**Records shown:**
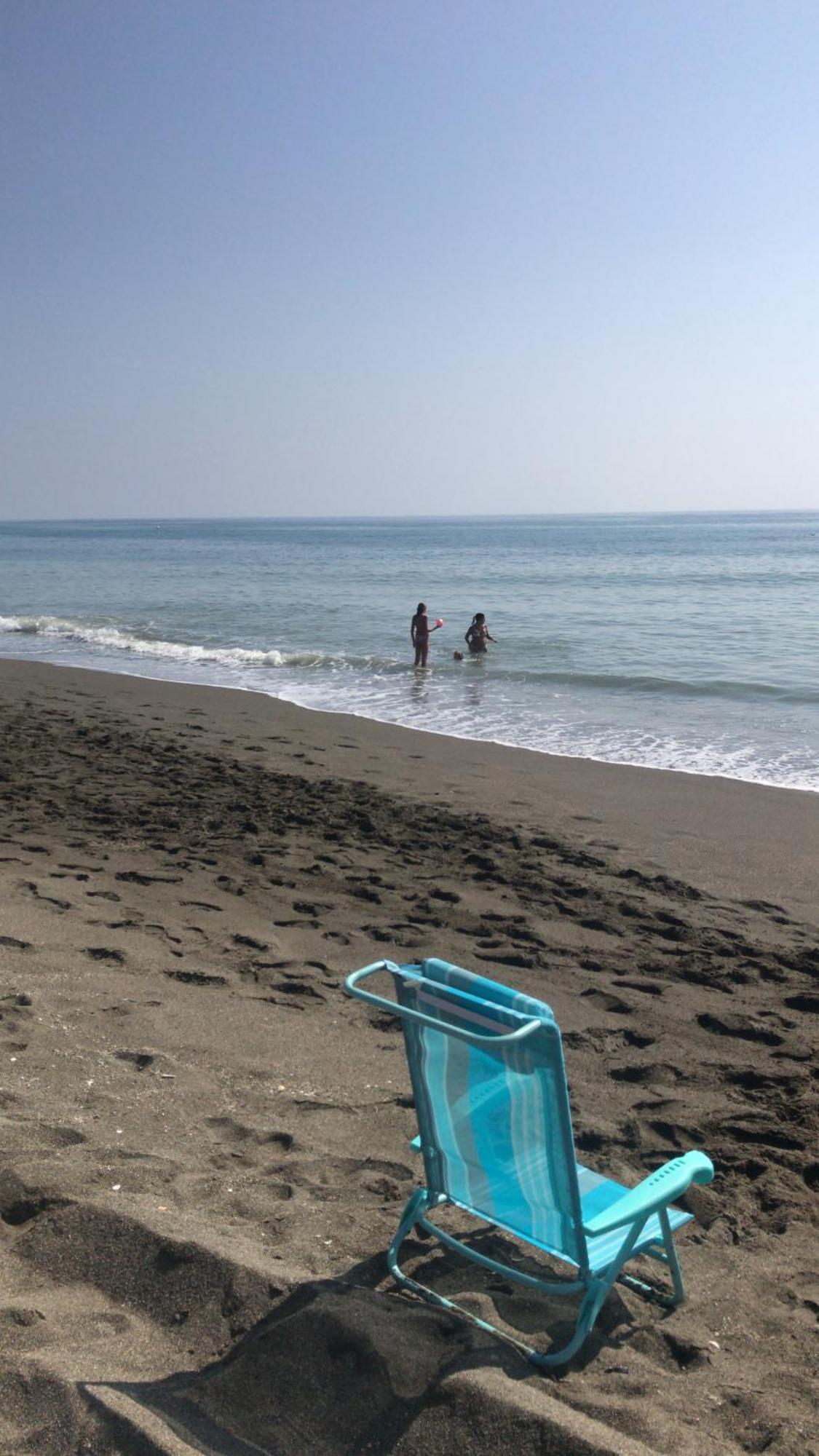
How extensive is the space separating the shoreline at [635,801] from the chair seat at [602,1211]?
12.8 feet

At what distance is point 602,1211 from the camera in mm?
2898

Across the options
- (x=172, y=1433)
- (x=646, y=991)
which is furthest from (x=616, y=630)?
(x=172, y=1433)

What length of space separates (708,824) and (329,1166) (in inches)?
233

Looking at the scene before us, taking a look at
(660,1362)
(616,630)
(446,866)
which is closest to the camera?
(660,1362)

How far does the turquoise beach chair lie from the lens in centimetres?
258

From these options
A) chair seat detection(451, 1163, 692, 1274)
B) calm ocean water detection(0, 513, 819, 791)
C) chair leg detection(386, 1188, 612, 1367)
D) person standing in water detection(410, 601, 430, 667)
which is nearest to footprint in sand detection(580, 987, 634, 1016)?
chair seat detection(451, 1163, 692, 1274)

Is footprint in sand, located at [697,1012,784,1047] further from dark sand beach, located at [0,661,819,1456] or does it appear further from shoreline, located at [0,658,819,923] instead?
shoreline, located at [0,658,819,923]

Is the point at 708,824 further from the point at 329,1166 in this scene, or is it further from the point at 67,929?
the point at 329,1166

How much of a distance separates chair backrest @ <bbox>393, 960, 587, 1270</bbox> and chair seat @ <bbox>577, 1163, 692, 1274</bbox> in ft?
0.48

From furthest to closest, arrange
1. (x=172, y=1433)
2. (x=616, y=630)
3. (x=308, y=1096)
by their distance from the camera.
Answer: (x=616, y=630) < (x=308, y=1096) < (x=172, y=1433)

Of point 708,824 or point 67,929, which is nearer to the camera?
point 67,929

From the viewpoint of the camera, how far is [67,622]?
26188 mm

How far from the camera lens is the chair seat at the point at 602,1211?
111 inches

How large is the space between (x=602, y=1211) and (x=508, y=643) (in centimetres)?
2006
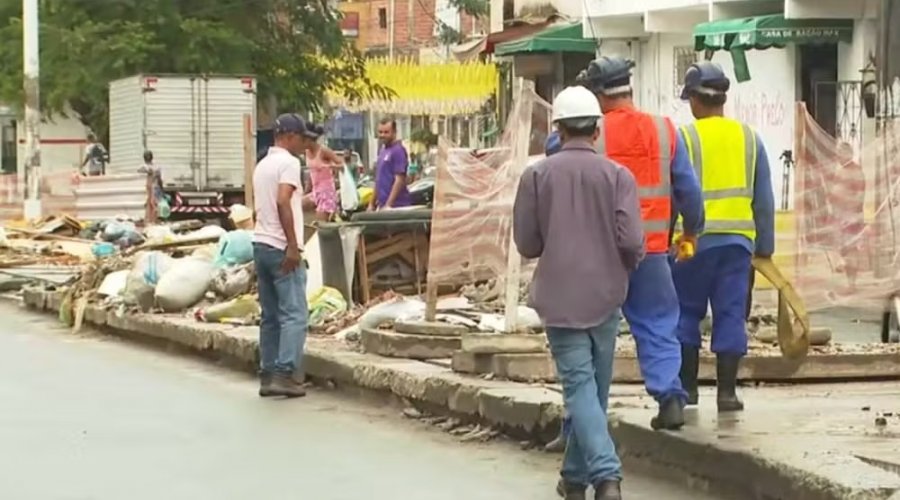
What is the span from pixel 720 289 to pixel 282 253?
3.85 m

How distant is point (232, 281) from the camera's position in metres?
16.4

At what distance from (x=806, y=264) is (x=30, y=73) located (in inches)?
883

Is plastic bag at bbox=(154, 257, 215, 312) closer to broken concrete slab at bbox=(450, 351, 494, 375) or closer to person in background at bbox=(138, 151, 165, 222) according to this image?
broken concrete slab at bbox=(450, 351, 494, 375)

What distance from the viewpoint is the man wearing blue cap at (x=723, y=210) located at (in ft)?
30.0

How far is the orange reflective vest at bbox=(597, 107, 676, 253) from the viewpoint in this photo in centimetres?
855

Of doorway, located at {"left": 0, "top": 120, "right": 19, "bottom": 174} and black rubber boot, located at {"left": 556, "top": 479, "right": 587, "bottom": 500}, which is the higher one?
doorway, located at {"left": 0, "top": 120, "right": 19, "bottom": 174}

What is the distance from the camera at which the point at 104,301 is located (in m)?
18.2

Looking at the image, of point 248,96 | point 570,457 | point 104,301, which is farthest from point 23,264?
point 570,457

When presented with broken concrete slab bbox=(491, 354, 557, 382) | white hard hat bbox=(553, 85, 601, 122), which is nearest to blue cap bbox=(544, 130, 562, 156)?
white hard hat bbox=(553, 85, 601, 122)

**Requirements:** Copy out every one of the records above word for word, keeping each line as it appears. Leave out the pictures.

**Response to the exercise:**
How extensive is the space separating the shoreline at [635,801] from the chair seat at [602,1211]?
12.8 feet

At what distance is point 602,1211 from the camera in mm?
2898

Across the options
- (x=172, y=1433)
- (x=646, y=991)
which is furthest from (x=616, y=630)?
(x=172, y=1433)

What length of space separates (708,824) and (329,1166) (in inches)?
233

Looking at the scene before us, taking a look at
(660,1362)
(616,630)
(446,866)
which is closest to the camera?
(660,1362)

How far does the turquoise beach chair lie from the lens in centimetres?
258

From these options
A) chair seat detection(451, 1163, 692, 1274)
B) calm ocean water detection(0, 513, 819, 791)
C) chair leg detection(386, 1188, 612, 1367)
D) person standing in water detection(410, 601, 430, 667)
which is nearest to footprint in sand detection(580, 987, 634, 1016)?
chair seat detection(451, 1163, 692, 1274)

Is footprint in sand, located at [697,1012,784,1047] further from dark sand beach, located at [0,661,819,1456] or does it appear further from shoreline, located at [0,658,819,923] instead?
shoreline, located at [0,658,819,923]

Is the point at 708,824 further from the point at 329,1166 in this scene, or is it further from the point at 67,929?
the point at 329,1166

How much of a distance separates chair backrest @ <bbox>393, 960, 587, 1270</bbox> and chair seat @ <bbox>577, 1163, 692, 1274</bbox> in ft?
0.48

From furthest to closest, arrange
1. (x=172, y=1433)
2. (x=616, y=630)
3. (x=308, y=1096)
by their distance from the camera.
Answer: (x=616, y=630) < (x=308, y=1096) < (x=172, y=1433)

Of point 708,824 or point 67,929, which is nearer to the camera?
point 67,929

From the viewpoint of the camera, how far is [67,622]?
26188 mm

How far from the camera lens is the chair seat at the point at 602,1211?
111 inches

How large is the space between (x=602, y=1211) and (x=508, y=643) (in centimetres)?
2006
What is the span from pixel 720 289 to pixel 282 253?
3.85 m

How distant is point (232, 281) from the camera's position in metres?
16.4

At what distance from (x=806, y=264) is (x=30, y=73) located (in inches)?
883

Is plastic bag at bbox=(154, 257, 215, 312) closer to broken concrete slab at bbox=(450, 351, 494, 375) or closer to person in background at bbox=(138, 151, 165, 222) according to this image?
broken concrete slab at bbox=(450, 351, 494, 375)

What distance from the viewpoint is the man wearing blue cap at (x=723, y=210) located at (in ft)?
30.0

How far is the orange reflective vest at bbox=(597, 107, 676, 253) from the viewpoint in this photo in centimetres?
855

Of doorway, located at {"left": 0, "top": 120, "right": 19, "bottom": 174} and black rubber boot, located at {"left": 556, "top": 479, "right": 587, "bottom": 500}, which is the higher one?
doorway, located at {"left": 0, "top": 120, "right": 19, "bottom": 174}

What is the distance from the camera at which the point at 104,301 is located (in m)?
18.2

Looking at the image, of point 248,96 | point 570,457 | point 104,301, which is farthest from point 23,264?
point 570,457

When presented with broken concrete slab bbox=(491, 354, 557, 382) | white hard hat bbox=(553, 85, 601, 122), which is nearest to blue cap bbox=(544, 130, 562, 156)?
white hard hat bbox=(553, 85, 601, 122)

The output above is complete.